Live-check reporting improvements by lmolkova · Pull Request #943 · open-telemetry/weaver

lmolkova · 2025-09-17T03:20:25Z

This change is an update of #923 and simplifies reporting with weaver.

The goal is to print short violation-only reports like (which I can now do using custom weaver.yaml and templates)

Violations:
- [required_attribute_not_present] Required attribute `server.port` is not present. (3 occurrence(s)
 on metric `http.client.request.duration`)
- [missing_attribute] Attribute `asgi.event.type` does not exist in the registry. (2 occurrence(s))
- [deprecated] Attribute `db.name` is deprecated; reason = renamed, note = Replaced by `db.namespace`. (1 occurrence(s))
- [deprecated] Attribute `db.statement` is deprecated; reason = renamed, note = Replaced by `db.query.text`. (1 occurrence(s))
- [deprecated] Attribute `db.system` is deprecated; reason = renamed, note = Replaced by `db.system.name`. (1 occurrence(s))
- [deprecated] Attribute `db.user` is deprecated; reason = obsoleted, note = Removed, no replacement at this time. (1 occurrence(s))
- [deprecated] Attribute `net.peer.name` is deprecated; reason = uncategorized, note = Replaced by `server.address` on client spans and `client.address` on server spans. (1 occurrence(s))
- [deprecated] Attribute `net.peer.port` is deprecated; reason = uncategorized, note = Replaced by `server.port` on client spans and `client.port` on server spans. (1 occurrence(s))
- [deprecated] Attribute `net.transport` is deprecated; reason = renamed, note = Replaced by `network.transport`. (1 occurrence(s))
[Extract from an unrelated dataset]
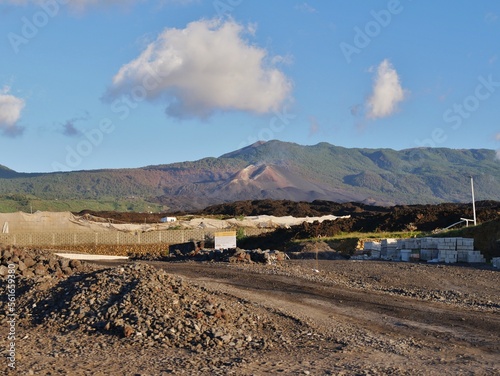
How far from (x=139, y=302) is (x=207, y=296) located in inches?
71.1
Seen: 12 metric(s), 5 span(s), 0 log(s), 4 resource(s)

Changes:

Makes advices self-contained: advices now include signal name and type, attribute name (when known / applicable). It simplifies JQ A LOT if I want to include context into the report. E.g. I can do .. | objects | select(has("live_check_result")) and it'd return all advices regardless of their nesting with full details
Advice message is plain english that describes violation. Then consumers don't need to custom-format or interpret the advice
Advice values are structured. E.g. attribute_name = test.me is better than test.me with meaning that depends on the context.

Default report update:

New:

Old:

…rovements

codecov · 2025-09-17T03:38:01Z

Codecov Report

❌ Patch coverage is 85.53459% with 23 lines in your changes missing coverage. Please review.
✅ Project coverage is 77.9%. Comparing base (431204b) to head (276e4cf).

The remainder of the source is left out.